うっへーーーー、急な登りはさすがにキツイ!
と、内心で思いながら登っていると、エリックが振り返り、
「一歩登るごとに深く呼吸して」
と、アドバイスしてくれたので、その通りに意識して深く呼吸しながら一歩ずつ登っていきます。
中央奥に見えている平らな大地の上にミントスハットがあると聞いて、俄然元気が出て来ました。
その左下に見えている湖はマイコソン湖(Lake Michaelson)で、あそこからビビアンフォールが落ちているそうです。
植生も徐々に変わってジャイアントロベリアなどの東アフリカの高山に生える植物がチラホラと顔を出し始めました。
キリマンジャロの写真なんかを見てるとよく出てくる植物なので、名前とルックスだけは知ってましたが見るのはもちろんはじめてです。
エリックはここでもちゃんと生態を説明してくれました。
いや〜、明らかに酸素が薄くてきっつい!

— 出題内容 1 —
上の本文に基づき、次の問いに答えてください。
(a) エリックは振り返って、登り方についてどのような助言をしましたか。
(b) ミントスハットはどこにあると聞きましたか。
(c) マイコソン湖からは何が落ちていると述べられていますか。

— 提供データ —
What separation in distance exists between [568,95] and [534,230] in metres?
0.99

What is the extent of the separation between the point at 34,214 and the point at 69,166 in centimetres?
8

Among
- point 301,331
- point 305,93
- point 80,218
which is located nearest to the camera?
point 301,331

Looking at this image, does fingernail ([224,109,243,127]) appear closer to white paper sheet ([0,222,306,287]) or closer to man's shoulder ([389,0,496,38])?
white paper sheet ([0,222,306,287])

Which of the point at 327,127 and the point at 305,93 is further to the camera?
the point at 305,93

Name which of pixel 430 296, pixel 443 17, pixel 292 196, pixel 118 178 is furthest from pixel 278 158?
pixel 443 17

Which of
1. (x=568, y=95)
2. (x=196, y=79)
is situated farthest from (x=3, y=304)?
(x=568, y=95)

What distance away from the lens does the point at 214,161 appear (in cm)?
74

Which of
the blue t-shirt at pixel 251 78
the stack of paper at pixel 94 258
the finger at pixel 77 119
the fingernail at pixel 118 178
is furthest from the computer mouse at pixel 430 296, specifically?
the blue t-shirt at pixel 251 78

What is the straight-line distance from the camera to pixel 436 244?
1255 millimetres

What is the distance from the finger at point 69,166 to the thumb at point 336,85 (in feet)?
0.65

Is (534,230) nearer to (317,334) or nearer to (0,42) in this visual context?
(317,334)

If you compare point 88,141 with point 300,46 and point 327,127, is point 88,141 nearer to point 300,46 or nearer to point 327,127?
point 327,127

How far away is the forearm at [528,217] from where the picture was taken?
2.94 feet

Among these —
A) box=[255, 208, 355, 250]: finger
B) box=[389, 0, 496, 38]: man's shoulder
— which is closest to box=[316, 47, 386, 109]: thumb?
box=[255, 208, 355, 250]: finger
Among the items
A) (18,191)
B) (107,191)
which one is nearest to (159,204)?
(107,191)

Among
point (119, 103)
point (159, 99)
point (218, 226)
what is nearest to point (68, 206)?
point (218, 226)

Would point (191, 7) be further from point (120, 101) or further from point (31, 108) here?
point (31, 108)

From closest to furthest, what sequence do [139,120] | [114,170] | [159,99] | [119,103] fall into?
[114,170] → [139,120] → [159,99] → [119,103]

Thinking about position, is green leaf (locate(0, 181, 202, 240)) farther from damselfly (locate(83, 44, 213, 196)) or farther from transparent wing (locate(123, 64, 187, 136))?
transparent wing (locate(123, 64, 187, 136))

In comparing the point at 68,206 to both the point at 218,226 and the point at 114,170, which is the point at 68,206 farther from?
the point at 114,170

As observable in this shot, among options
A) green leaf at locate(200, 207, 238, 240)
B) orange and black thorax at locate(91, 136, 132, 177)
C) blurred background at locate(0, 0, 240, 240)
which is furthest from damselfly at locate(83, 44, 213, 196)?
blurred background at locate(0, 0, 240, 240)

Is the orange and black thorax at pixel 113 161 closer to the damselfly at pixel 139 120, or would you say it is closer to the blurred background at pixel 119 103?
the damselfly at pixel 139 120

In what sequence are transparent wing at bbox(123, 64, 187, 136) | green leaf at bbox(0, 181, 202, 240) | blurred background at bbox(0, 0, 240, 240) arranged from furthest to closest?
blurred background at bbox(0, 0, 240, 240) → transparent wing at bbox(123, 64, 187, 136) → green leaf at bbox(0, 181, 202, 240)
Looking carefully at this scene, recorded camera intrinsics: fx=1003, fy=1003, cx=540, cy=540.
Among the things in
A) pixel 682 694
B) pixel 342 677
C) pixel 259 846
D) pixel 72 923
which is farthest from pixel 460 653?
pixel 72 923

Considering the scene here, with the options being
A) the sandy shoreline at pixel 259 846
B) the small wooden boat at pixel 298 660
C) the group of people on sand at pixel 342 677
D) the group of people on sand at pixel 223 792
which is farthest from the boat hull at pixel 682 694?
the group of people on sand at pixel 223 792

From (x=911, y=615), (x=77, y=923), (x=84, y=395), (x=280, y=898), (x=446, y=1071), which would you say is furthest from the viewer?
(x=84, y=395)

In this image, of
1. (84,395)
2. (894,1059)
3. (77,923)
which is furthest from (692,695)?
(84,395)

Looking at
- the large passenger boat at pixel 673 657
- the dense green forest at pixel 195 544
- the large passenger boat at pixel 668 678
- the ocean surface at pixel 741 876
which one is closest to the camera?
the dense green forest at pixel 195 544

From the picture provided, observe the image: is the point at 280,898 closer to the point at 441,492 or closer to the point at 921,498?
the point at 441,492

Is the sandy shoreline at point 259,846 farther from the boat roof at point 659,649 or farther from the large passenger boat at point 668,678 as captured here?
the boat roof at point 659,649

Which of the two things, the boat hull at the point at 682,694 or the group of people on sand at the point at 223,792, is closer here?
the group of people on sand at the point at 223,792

— 出題内容 2 —
レコードのうち、「Which of the two」を含む行からレコードの末尾までの行を両端も含めて編集し、「boat hull」を「ship hull」に置き換えてください。それ以外は一切変えず、該当する行のみを示してください。

— 正解 1 —
(a) 一歩登るごとに深く呼吸すること。
(b) 中央奥に見えている平らな大地の上。
(c) ビビアンフォール。

— 正解 2 —
Which of the two things, the ship hull at the point at 682,694 or the group of people on sand at the point at 223,792, is closer here?
the group of people on sand at the point at 223,792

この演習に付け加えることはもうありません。